Property	Required	Description
`name`	Yes	Human-readable step name
`uses`	Yes	CausalIQ package providing the action
`with`	Yes	Action parameters

The uses property specifies which CausalIQ package provides the action (e.g., causaliq-analysis, causaliq-discovery, causaliq-knowledge).

Actions

Actions are the reusable operations provided by CausalIQ packages. Each action has specific parameters documented in its package.

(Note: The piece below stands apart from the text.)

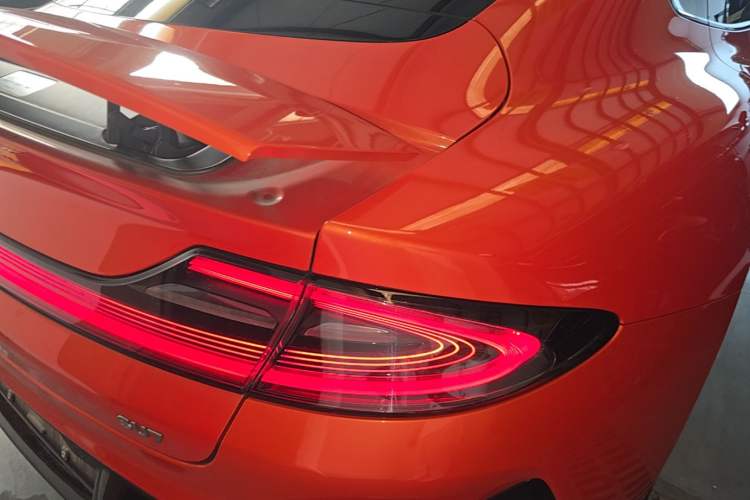 Used Xiaomi Auto SU7 2024 Rear-Drive Ultra-Long Range Advanced Pro-Level Intelligent Driving Version Right Rear Taillight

The action parameter within the with: block specifies which action to run:

with:
  action: "merge_graphs"    # Required: which action to perform
  input: "results/graphs.db"
  output: "results/merged.db"

Actions follow one of three patterns — create, update, or aggregate — which determine their input/output behaviour. See Action Patterns.

Matrix Expansion

The matrix feature runs steps across multiple parameter combinations, essential for comparative experiments.

matrix:
  network: [asia, cancer, alarm]
  sample_size: [100, 1000]

steps:
  - name: "Learn Structure"
    uses: "causaliq-discovery"
    with:
      action: "learn_structure"
      network: "{{network}}"
      sample_size: "{{sample_size}}"
      output: "results/graphs.db"

This creates 6 jobs (3 networks × 2 sample sizes), each with a unique combination of network and sample_size.

Matrix Behaviour

Each combination produces a separate execution
Matrix values are available as template variables
Results are stored with matrix values as cache keys

Null Values and Dimension Matching

A null value on either side (target or entry) means the dimension is not applicable and is treated as a wildcard — it always matches. A missing key on the entry side (dimension absent from the input cache) is also treated as a wildcard, so that caches with fewer dimensions can be consumed by broader matrices.

matrix:
  network: [asia, cancer]
  llm_model: [null]          # wildcard — match any llm_model
  sample_size: [1K, 10K]

Scenario	Target	Entry	Matches?
Target wildcard	`null`	any value	Yes
Entry wildcard	`"claude"`	`null`	Yes
Both null	`null`	`null`	Yes
Missing key in entry	`"1K"`	(absent)	Yes
Concrete match	`"asia"`	`"asia"`	Yes
Concrete mismatch	`"asia"`	`"alarm"`	No

!!! tip "Separate caches for separate sources" When aggregating entries from different sources (e.g. FGES and LLM PDGs), store them in separate caches rather than one shared cache with null dimensions. Use the list syntax for input: to read from multiple caches:

```yaml
input:
  - results/fges-pdgs.db
  - results/llm-pdgs.db
```

This avoids entries from one source unintentionally matching
targets intended for the other source via null wildcard matching.

Template Variables

Template variables use {{variable}} syntax to reference workflow properties and matrix values within step parameters.

matrix:
  network: [asia, cancer]

steps:
  - name: "Learn Structure"
    uses: "causaliq-discovery"
    with:
      action: "learn_structure"
      network: "{{network}}"
      dataset: "data/{{network}}_10k.csv"
      output: "results/graphs.db"

Variable Resolution Order

Variables are resolved in this order:

Workflow properties: id, description, custom workflow-level values
Matrix variables: Values from the current matrix combination
Entry metadata: For UPDATE pattern steps, values from cache entry metadata

Validation

Template variables are validated at parse time for CREATE and AGGREGATE patterns. Unknown variables cause a validation error:

WorkflowExecutionError: Unknown template variables: unknown_var
Available context: id, description, network

For UPDATE patterns, variables not in workflow context are deferred to runtime resolution from entry metadata.